A couple of brief general comments:
- Apache's mission is to provide software for the public good, under the
Apache license or a fundamentally compatible one. Hence, we do not
distribute GPL code, for one example (see Category X licenses).
- Apache projects typically must use Apache managed hardware for hosting
websites and other important services. This allows us to be
self-sufficient in the case of outages, and ensure that we can control
our own fate.
- There are plenty of technical solutions for creating registries (i.e.
metadata about and pointers to, but not necessarily hosting the source)
of bits of software - both the httpd module stuff, various other obvious
projects, and even our own Maven and Archiva projects.
- It's clear that there are such a wide variety of services and bits of
software hosted at URLs related to openoffice.org that we have quite a
significant task ahead to maintaining as much of the existing services
to the millions of end users, while also respecting Apache policies.

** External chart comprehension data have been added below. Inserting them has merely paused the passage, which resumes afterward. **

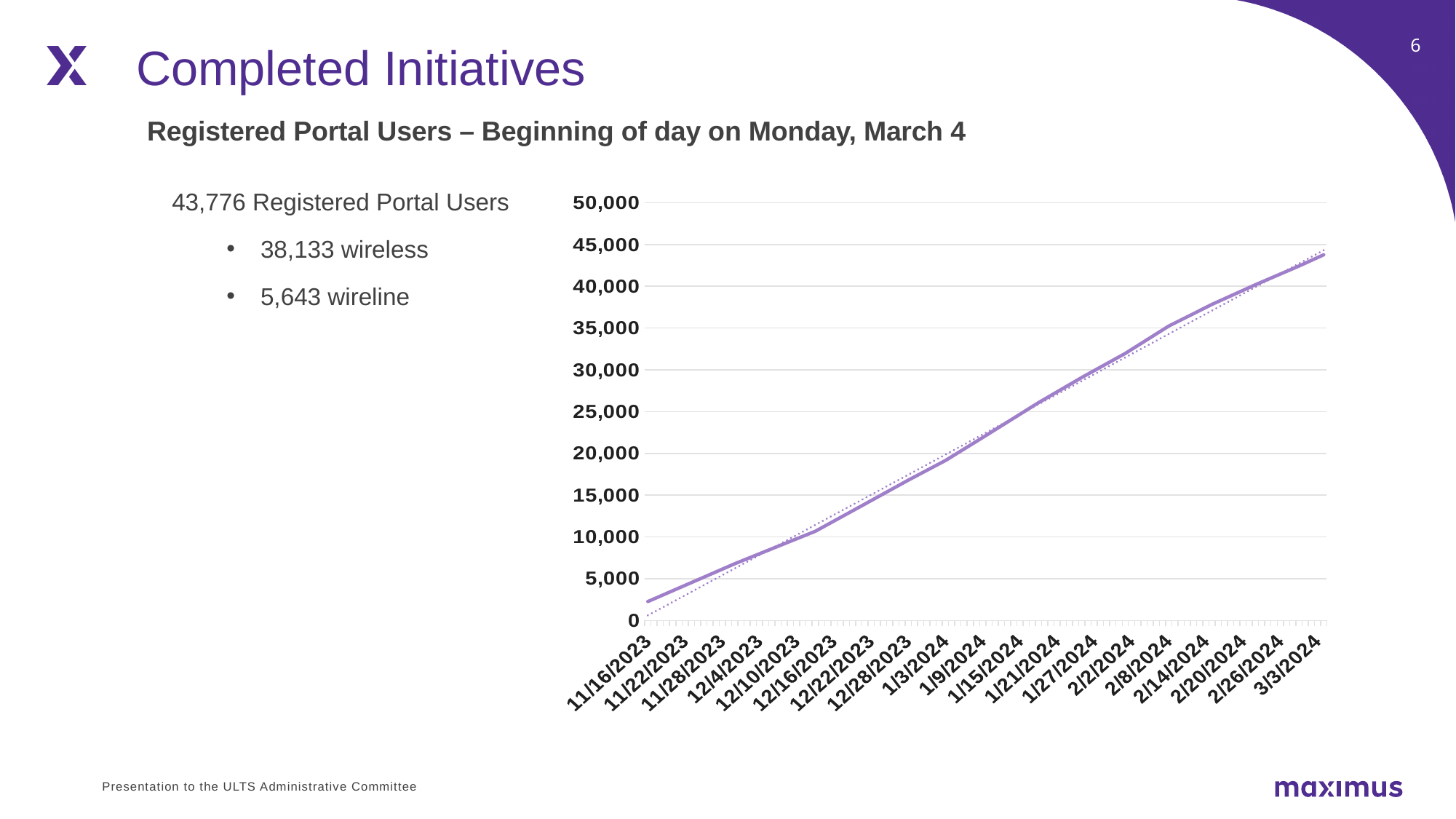
Is the value for 2/14/2024 greater or less than 35,000? greater Which date on the x axis has the lowest value on the chart? 11/16/2023 Which has the larger value, 12/22/2023 or 2/2/2024? 2/2/2024 Is the value for 11/16/2023 greater or less than 5,000? less What kind of chart is shown on the slide? line chart Is the value for 1/3/2024 greater or less than 20,000? less What is the highest value shown on the chart's y axis? 50,000 How many date labels are shown along the x axis of the chart? 19 Do the values on the chart rise or fall from 11/16/2023 to 3/3/2024? rise Which date on the x axis has the highest value on the chart? 3/3/2024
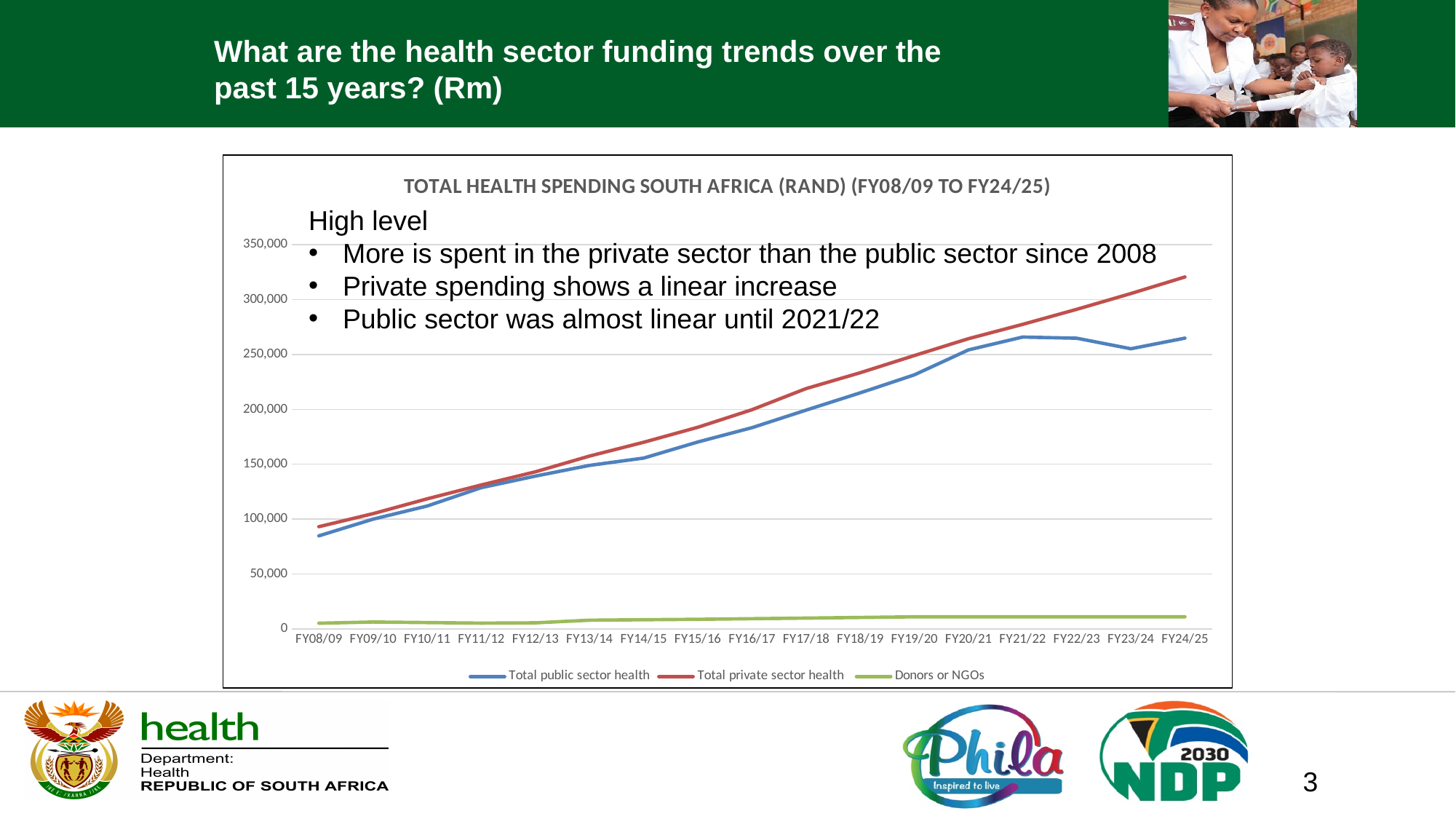
Is the value for Donors or NGOs in FY24/25 greater or less than 50,000? less What kind of chart is shown on the slide? Line chart How many series does the chart legend list? 3 Is the value for Total public sector health in FY08/09 greater or less than 100,000? less In FY24/25, which is larger: Total public sector health or Total private sector health? Total private sector health Is the value for Total private sector health in FY24/25 greater or less than 300,000? greater How many fiscal years are plotted along the x axis? 17 What is the title of the chart? TOTAL HEALTH SPENDING SOUTH AFRICA (RAND) (FY08/09 TO FY24/25) Does Total private sector health rise or fall from FY08/09 to FY24/25? Rise Which series has the highest value in FY24/25? Total private sector health Which series is drawn with the red line? Total private sector health Which series has the lowest value across all years? Donors or NGOs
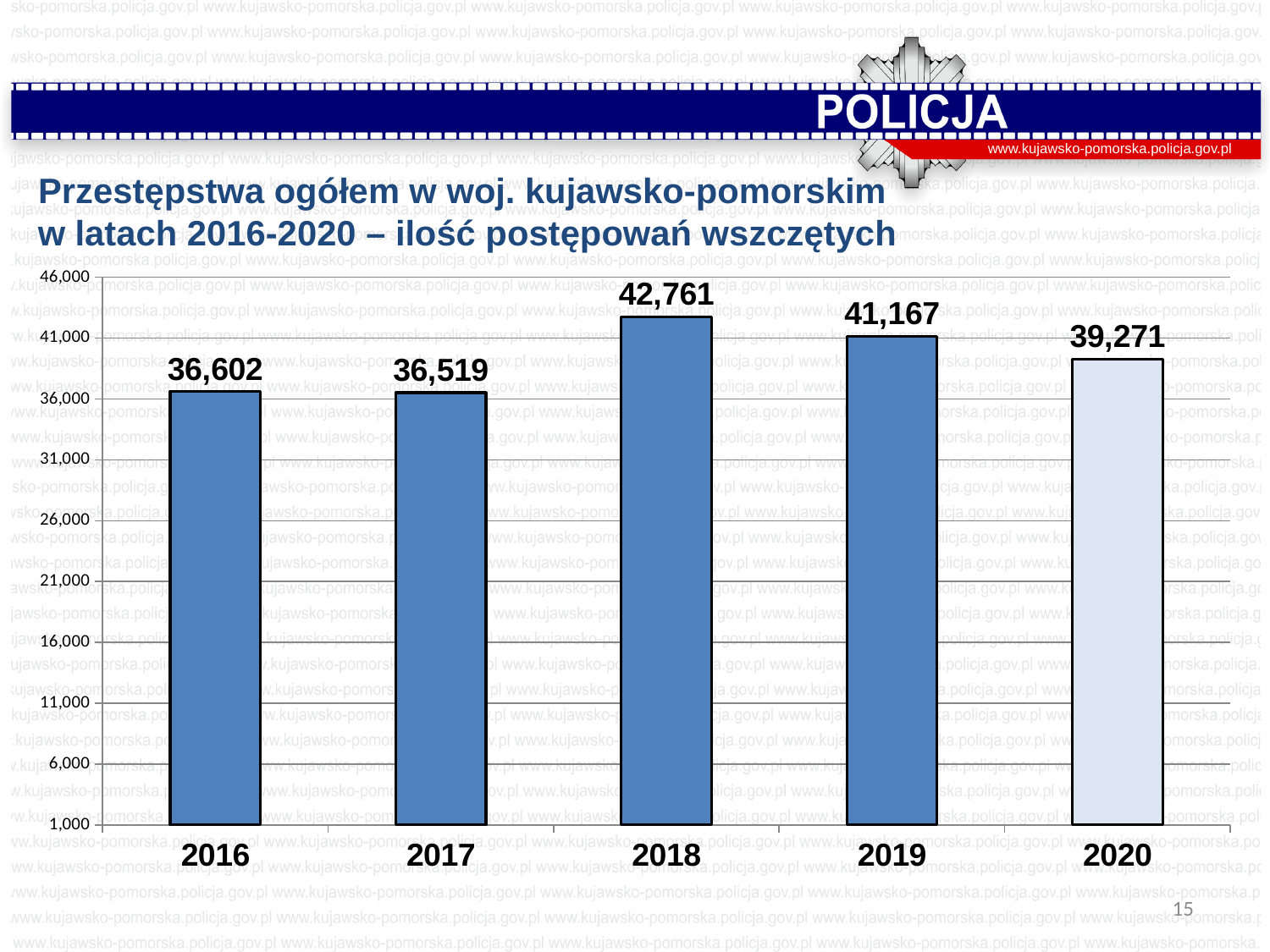
Which year has the lowest value? 2017 What is the value for 2018? 42,761 Which is larger, the value for 2019 or the value for 2020? 2019 What kind of chart is shown on the slide? bar chart Which year has the highest value? 2018 What is the difference between the values for 2016 and 2017? 83 What is the value for 2020? 39,271 Do the values rise or fall from 2018 to 2020? fall Is the value for 2018 greater or less than 41,000? greater What is the difference between the values for 2018 and 2019? 1,594 What is the value for 2016? 36,602 How many years are shown on the chart? 5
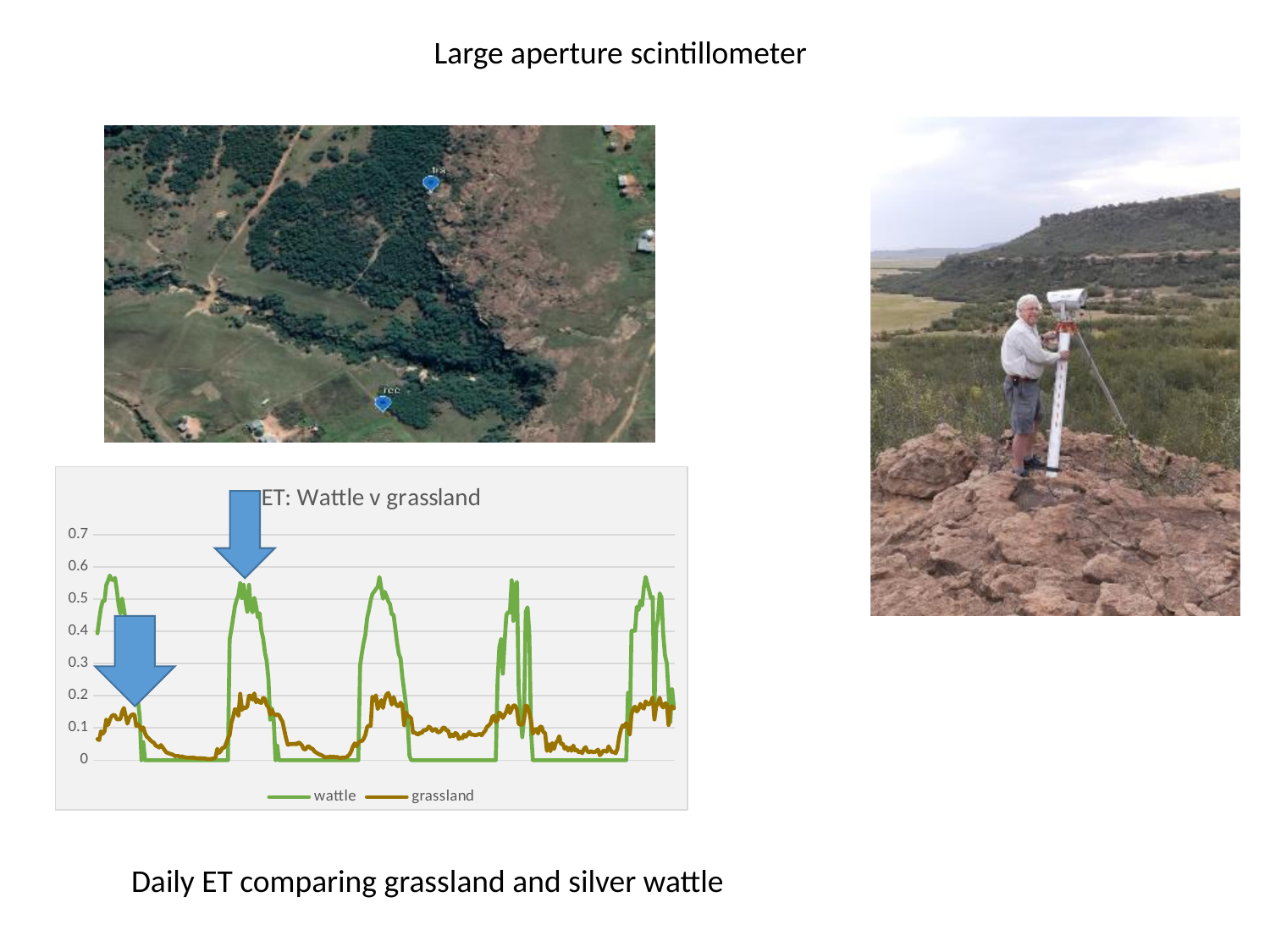
Which two series are listed in the chart's legend? wattle and grassland Is the highest value reached by the grassland series greater or less than 0.3? less What kind of chart is shown on the slide? line chart Is the highest value reached by the wattle series greater or less than 0.6? less Is the highest value reached by the wattle series greater or less than 0.5? greater What is the title of the chart? ET: Wattle v grassland How many series does the chart's legend list? 2 What is the highest tick value shown on the chart's vertical axis? 0.7 What is the lowest value the wattle series drops to on the chart? 0 Which series reaches the higher peak value, wattle or grassland? wattle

- We have friends who work on the Google infrastructure behind
apache-extras.org (and infra@ can put you in touch with people once
there's some specific proposals, I hope)
I'm sure we can figure ways to have us host the metadata and any
appropriately licensed software, and have appropriate owners host any
software that falls under other kinds of licenses. But it's not going
to be easy...
And we shouldn't let it distract us too much from getting the actual
product source code checked in and building, either!